Kutipan Terpilih:
----------
Saat dapat formulir pendaftaran PMDK, diam-diam aku mendaftar di Universitas Gadjah Mada Fakultas Sastra jurusan Sastra Inggris. Aku diam-diam melakukannya karena khawatir orangtua tidak akan mengizinkanku keluar kota. Namun setelah ada pengumuman resmi aku diterima di UGM, waktu pulang dari sekolah, aku langsung ke kantor ayahku, mengabarinya, "Nana keterima di UGM." dan beliau bengong, hihihi. Tentu aku jauh lebih dekat dengan ibuku, namun saat itu, entah mengapa, aku lebih memilih mengabari ayahku terlebih dahulu, baru pulang ke rumah. Sorenya, saat ayah pulang dari kantor, ibuku mengabari, "Nana keterima di UGM.' ayahku dengan tenang menjawab, "Sudah tahu, tadi siang Nana ke kantor, ngabari." hihihi …

 

Tanpa aku tahu, 2 tahun setelah aku lulus SMA, ayahku pensiun. Seperti orang-orang lain yang pensiun, tanpa aku tahu, ayahku sebenarnya merasa gelisah akankah keuangannya cukup untuk membiayai 4 orang anak, dengan 1 anak kuliah di luar kota. Yang aku tahu 'hanya' kekhawatiran orangtua anak perempuannya akan kuliah di luar kota. Ibuku sempat bilang, "Ga usah lah melanjutkan kuliah di Jogja. Di Semarang saja." aku beralasan ini itu itu ini. :)
----------
Data:
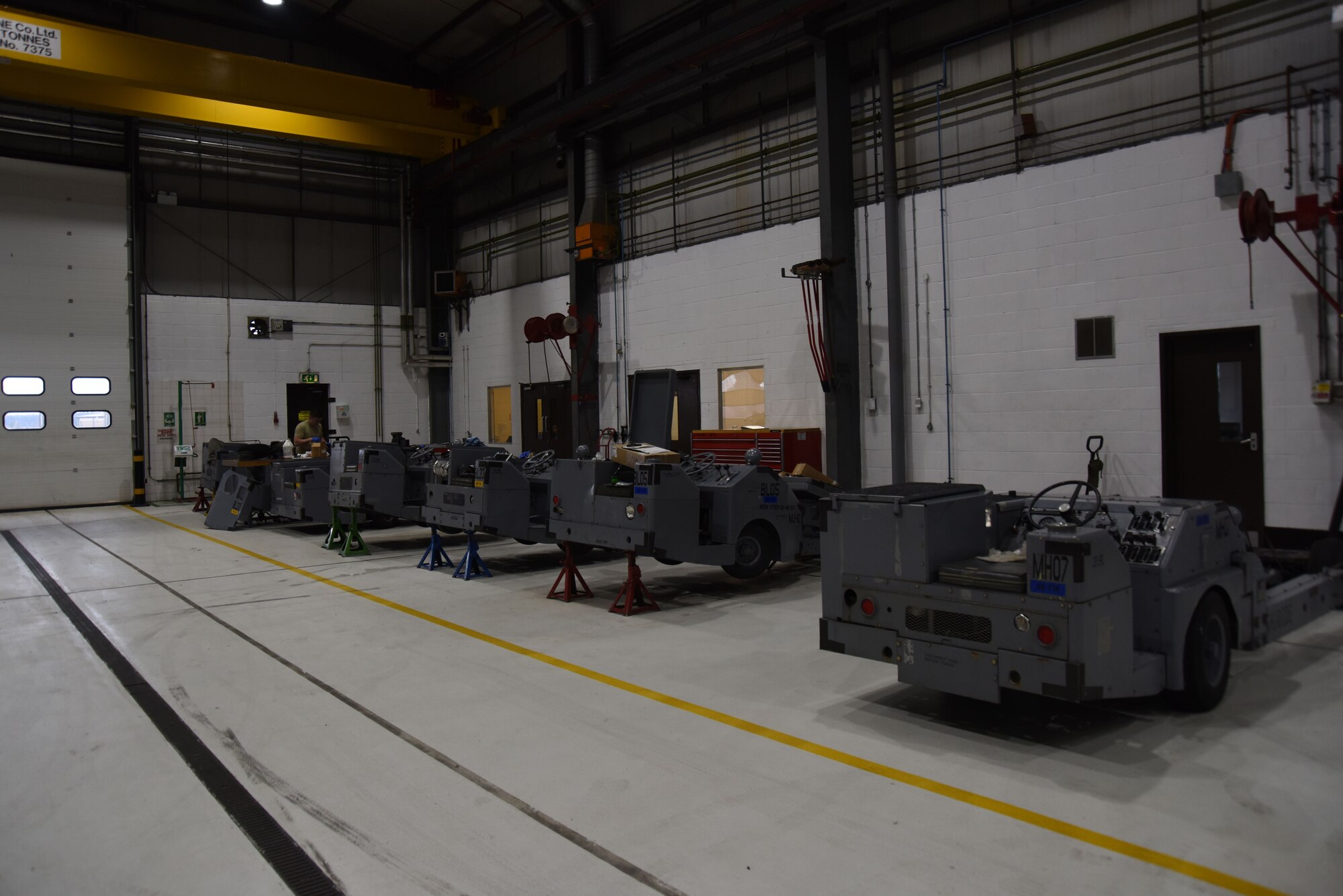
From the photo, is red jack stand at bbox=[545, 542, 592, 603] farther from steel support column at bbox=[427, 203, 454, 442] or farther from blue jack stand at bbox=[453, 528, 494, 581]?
steel support column at bbox=[427, 203, 454, 442]

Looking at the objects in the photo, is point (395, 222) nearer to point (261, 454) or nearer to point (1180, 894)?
point (261, 454)

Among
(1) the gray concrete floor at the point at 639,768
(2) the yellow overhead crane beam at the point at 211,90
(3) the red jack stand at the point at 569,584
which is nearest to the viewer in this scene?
(1) the gray concrete floor at the point at 639,768

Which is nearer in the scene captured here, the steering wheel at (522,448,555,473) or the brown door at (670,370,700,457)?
the steering wheel at (522,448,555,473)

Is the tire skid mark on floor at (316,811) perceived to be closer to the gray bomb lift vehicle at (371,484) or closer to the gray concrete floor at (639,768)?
the gray concrete floor at (639,768)

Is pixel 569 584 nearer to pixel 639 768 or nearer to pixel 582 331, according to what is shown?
pixel 639 768

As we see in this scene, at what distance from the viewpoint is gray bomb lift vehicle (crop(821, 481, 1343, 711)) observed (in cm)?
368

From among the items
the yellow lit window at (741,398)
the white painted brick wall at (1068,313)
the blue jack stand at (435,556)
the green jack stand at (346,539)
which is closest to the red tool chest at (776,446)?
the white painted brick wall at (1068,313)

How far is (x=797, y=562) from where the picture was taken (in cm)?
927

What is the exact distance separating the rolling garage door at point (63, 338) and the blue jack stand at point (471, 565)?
477 inches

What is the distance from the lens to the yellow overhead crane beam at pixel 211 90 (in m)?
13.2

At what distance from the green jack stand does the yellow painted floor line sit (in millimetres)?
4630

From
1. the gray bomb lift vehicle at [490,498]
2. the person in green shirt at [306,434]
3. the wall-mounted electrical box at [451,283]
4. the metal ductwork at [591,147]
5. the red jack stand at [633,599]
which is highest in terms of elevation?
the metal ductwork at [591,147]

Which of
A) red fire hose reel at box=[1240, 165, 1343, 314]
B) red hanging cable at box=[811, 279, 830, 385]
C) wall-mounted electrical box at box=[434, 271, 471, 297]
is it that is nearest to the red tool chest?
red hanging cable at box=[811, 279, 830, 385]

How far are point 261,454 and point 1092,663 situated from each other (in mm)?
12484
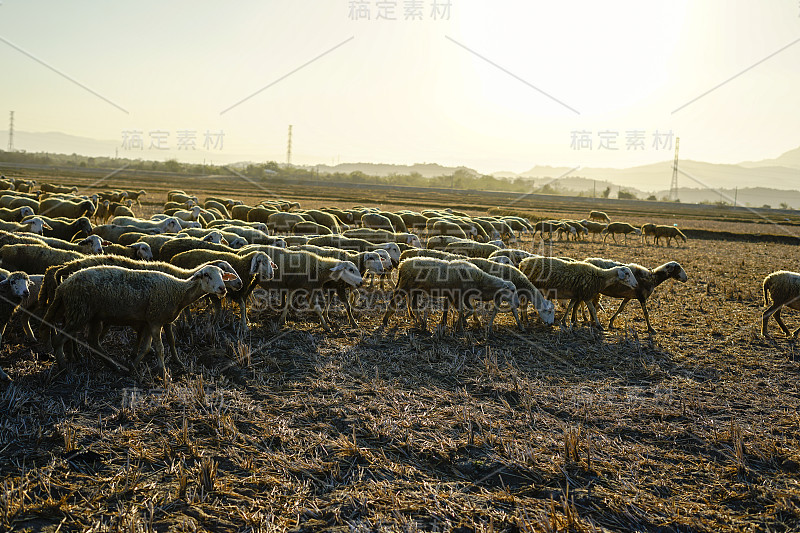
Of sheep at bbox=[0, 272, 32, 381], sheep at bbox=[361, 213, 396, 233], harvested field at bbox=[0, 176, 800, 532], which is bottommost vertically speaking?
harvested field at bbox=[0, 176, 800, 532]

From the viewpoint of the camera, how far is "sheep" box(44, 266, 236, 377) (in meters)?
7.11

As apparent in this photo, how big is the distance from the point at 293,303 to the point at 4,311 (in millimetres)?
5705

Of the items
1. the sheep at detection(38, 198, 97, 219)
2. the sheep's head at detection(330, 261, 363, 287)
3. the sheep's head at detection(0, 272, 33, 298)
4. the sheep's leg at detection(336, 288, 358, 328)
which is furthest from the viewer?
the sheep at detection(38, 198, 97, 219)

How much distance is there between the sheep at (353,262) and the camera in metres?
11.2

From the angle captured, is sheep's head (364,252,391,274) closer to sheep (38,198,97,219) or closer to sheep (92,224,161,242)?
sheep (92,224,161,242)

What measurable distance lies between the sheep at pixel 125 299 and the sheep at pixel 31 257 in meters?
2.82

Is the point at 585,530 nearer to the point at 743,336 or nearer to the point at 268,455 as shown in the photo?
the point at 268,455

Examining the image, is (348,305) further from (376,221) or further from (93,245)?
(376,221)

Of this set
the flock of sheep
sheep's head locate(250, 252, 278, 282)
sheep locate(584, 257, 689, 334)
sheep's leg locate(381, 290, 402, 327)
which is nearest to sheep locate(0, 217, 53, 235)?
the flock of sheep

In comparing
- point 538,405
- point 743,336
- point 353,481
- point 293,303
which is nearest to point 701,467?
point 538,405

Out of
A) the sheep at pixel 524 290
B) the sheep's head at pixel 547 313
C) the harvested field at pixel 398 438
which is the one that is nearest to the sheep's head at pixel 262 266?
the harvested field at pixel 398 438

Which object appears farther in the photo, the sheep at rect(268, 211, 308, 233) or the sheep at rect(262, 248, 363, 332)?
the sheep at rect(268, 211, 308, 233)

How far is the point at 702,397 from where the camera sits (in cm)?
752

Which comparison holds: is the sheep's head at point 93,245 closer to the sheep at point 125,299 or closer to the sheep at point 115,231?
the sheep at point 115,231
----------
Tugas Anda:
1 - Menurut kutipan tentang masuk UGM, penulis mendaftar di jurusan apa?
2 - Teruskan kutipan tentang masuk UGM, mulai dari sesudah kalimat terakhirnya.
Baris-baris data merupakan bahan tersendiri yang tidak berkaitan dengan kutipan.

Jawaban Tugas:
1 - Jurusan Sastra Inggris, Fakultas Sastra.

2 -
 

Meskipun begitu, saat akan dikarantina selama 2 hari (saat itu, calon mahasiswa yang keterima via PMDK dikarantina selama 2 hari ketika lulusan SMA lain tes masuk perguruan tinggi, yang saat itu disebut SIPENMARU, seleksi penerimaan mahasiswa baru), ayahku yang mengantar ke Jogja. Kita menginap dua malam di rumah (eks) kawan kerja ayah yang pindah ke Jogja.

 

Tahun 1987, ayahku berangkat naik haji sendiri. Waktu seorang sepupu yang sedang kuliah di Jogja bertanya, "Kenapa Tante Ida ga berangkat sekalian bareng Om?" aku jawab, "Karena Mami harus menjaga 3 orang anak di rumah," sepupuku bilang, "Loh, kan bisa bilang sama saya. Nanti saya akan ke Semarang untuk menjaga adik-adik."

 

Tahun 1988 gantian ibuku yang berangkat naik haji. Saat ini ayahku sudah pensiun. Kebetulan waktunya berbarengan dengan libur panjang semester genap, maka selama ibuku pergi, aku di Semarang. Ayahku mengajariku menyetir mobil, mencarikan SIM A untukku. Hampir tiap pagi kita pergi ke pasar belanja, aku benar-benar menggantikan posisi ibuku di rumah selama satu bulan lebih.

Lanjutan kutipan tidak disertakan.